The Syrian rebels who received first U.S. missiles of war

It was no accident, say U.S. officials and military analysts, that the first targets of Russian airstrikes in Syria were the locations where the rebels armed with TOW missiles have made the most substantial gains and where they most directly threaten Assad’s hold over his family’s heartland in the coastal province of Latakia.

Those areas were also where the first offensive since the Russian intervention was launched, with columns of Syrian armored vehicles and tanks setting out from government strongholds into the countryside of the provinces of Hama and Idlib.

What the TOWs have done, White said, is “offset the regime’s advantage in armor. The TOWs have cut away at that edge, and that’s what we’ve seen playing out. It’s like the Stingers in Afghanistan.”

It is unclear whether the TOWs will be able to change the course of the war, as did the Stinger antiaircraft missiles introduced in the 1980s by the CIA in Afghanistan, where they were used by the mujahideen to shoot down Russian helicopters and paralyze the Soviet army.

Now that the Russians have introduced more intensive and heavier airstrikes and, for the first time, combat helicopters have been seen in videos strafing villages in the Hama area, the TOW missiles may only be able to slow, but not block, government advances.

The rebels have appealed for the delivery of Stinger missiles or their equivalents to counter the new threat from the air, but U.S. officials say that is unlikely. The Obama administration has repeatedly vetoed past requests from the rebels, as well as their Turkish and Saudi allies, for the delivery of antiaircraft missiles, out of concerns that they could fall into extremist hands.

But the TOW missile program is already in progress, and all the indications are that it will continue. Saudi Arabia, the chief supplier, has pledged a “military” response to the Russian incursion, and rebel commanders say they have been assured more will arrive imminently.

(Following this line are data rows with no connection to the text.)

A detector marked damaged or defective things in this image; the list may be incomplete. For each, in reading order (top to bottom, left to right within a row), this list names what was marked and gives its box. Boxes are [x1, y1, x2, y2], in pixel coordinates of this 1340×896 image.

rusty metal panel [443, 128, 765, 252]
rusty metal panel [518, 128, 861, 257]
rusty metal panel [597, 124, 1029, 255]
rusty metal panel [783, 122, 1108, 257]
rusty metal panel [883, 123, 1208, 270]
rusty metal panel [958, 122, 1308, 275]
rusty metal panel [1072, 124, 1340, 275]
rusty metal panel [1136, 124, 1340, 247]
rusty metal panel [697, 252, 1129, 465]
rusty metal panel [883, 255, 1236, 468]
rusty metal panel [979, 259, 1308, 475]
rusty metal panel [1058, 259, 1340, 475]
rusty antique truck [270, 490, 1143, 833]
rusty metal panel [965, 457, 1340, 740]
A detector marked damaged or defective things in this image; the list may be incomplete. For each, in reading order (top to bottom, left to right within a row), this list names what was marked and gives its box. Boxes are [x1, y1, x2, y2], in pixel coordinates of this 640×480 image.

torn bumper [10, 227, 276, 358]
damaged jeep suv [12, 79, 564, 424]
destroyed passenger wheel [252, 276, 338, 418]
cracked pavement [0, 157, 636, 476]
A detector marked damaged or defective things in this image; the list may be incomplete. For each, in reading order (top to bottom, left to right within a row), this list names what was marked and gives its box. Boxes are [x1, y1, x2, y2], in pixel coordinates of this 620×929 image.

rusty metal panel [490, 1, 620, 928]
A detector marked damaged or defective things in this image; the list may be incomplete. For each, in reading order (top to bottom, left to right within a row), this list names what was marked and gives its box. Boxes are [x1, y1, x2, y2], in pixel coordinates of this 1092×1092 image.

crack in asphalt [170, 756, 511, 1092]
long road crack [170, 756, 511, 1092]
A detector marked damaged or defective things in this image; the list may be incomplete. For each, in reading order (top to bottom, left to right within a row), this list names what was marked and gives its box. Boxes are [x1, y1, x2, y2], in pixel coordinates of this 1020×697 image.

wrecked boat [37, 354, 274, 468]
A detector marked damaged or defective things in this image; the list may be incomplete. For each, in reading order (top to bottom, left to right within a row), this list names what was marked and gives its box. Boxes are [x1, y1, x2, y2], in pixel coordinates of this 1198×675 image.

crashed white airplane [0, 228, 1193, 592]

Under the terms of the program, the missiles are delivered in limited quantities, and the rebel groups must return the used canisters to secure more, to avoid stockpiling or resale.

The system appears to have helped prevent the missiles from falling into extremist hands. Robert Ford, who was serving as U.S. envoy to Syria when the program got underway, said he was aware of only two TOWs obtained by the al-Qaeda affiliate Jabhat al-Nusra, while “dozens and dozens” have been fired by moderate groups.

“Nusra made a big public display of having these two missiles,” said Ford, who is now a fellow at the Middle East Institute. Had they acquired more, he said, “they would be using them now.”

The supplies of the missiles, manufactured by Raytheon, are sourced mainly from stocks owned by the Saudi government, which purchased 13,795 of them in 2013, for expected delivery this year, according to Defense Department documents informing Congress of the sale. Because end-user agreements require that the buyer inform the United States of their ultimate destination, U.S. approval is implicit, said Shahbandar, a former Pentagon adviser.

But no decision is required from the Obama administration for the program to continue, Shahbandar said. “It doesn’t need an American green light. A yellow light is enough,” he said. “It’s a covert effort and it’s technically deniable, but that’s what proxy wars are.”